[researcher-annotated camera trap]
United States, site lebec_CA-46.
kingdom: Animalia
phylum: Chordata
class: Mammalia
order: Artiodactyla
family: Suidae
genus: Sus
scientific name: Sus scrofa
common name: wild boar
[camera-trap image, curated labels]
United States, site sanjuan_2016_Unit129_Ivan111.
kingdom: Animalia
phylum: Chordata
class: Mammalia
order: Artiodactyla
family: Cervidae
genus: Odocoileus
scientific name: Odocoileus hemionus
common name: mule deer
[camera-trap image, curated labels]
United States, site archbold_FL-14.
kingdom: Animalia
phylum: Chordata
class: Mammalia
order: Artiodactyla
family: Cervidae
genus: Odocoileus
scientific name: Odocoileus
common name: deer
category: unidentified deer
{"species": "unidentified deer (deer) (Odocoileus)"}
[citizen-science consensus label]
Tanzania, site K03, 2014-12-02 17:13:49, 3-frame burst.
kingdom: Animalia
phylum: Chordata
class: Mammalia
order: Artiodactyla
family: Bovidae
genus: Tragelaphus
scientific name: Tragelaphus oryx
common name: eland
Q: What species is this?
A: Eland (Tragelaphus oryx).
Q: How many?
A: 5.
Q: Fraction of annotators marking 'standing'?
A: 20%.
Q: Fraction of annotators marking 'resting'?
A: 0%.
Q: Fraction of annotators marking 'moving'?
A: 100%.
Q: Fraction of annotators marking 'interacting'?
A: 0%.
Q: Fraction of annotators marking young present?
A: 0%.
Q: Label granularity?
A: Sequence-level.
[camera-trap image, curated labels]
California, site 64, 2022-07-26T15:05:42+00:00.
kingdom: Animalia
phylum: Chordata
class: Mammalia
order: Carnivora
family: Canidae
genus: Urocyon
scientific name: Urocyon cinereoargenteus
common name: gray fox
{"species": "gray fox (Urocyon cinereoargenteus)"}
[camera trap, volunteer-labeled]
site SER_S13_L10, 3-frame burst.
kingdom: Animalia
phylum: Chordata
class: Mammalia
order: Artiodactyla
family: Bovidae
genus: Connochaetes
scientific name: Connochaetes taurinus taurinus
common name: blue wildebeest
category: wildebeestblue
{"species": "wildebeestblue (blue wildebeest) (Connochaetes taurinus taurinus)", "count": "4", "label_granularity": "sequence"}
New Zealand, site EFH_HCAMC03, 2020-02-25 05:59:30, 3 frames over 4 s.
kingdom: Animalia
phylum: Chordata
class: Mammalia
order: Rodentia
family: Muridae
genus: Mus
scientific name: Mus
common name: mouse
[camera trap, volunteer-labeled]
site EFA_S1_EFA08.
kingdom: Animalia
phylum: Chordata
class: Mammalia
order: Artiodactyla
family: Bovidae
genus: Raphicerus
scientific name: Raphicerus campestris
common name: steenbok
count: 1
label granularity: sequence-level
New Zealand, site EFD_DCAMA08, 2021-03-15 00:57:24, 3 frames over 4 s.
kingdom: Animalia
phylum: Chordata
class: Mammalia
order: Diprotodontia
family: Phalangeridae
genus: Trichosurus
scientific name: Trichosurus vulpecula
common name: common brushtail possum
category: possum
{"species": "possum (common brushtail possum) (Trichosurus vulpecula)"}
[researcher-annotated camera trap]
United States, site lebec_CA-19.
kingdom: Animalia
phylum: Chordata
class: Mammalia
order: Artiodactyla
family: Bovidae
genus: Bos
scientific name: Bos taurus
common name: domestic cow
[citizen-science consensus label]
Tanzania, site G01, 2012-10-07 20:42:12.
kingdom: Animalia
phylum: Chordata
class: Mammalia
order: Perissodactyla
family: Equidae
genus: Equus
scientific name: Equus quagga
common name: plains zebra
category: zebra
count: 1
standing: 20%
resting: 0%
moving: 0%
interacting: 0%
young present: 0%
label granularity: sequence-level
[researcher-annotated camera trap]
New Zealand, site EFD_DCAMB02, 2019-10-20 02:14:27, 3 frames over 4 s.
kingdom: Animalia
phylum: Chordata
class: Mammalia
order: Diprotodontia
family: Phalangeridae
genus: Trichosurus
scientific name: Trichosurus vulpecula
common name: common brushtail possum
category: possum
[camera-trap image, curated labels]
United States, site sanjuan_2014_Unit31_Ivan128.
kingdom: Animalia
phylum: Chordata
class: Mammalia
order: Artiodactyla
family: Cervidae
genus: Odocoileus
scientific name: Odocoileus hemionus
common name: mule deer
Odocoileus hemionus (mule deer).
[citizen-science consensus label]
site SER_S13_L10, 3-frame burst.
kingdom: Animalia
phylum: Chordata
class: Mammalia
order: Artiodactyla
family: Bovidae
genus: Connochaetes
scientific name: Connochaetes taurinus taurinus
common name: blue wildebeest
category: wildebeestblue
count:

__Brief__:
Lines holding "standing" in the material above are to be reported.

__Answer space__:
Q: Fraction of annotators marking 'standing'?
standing: 20%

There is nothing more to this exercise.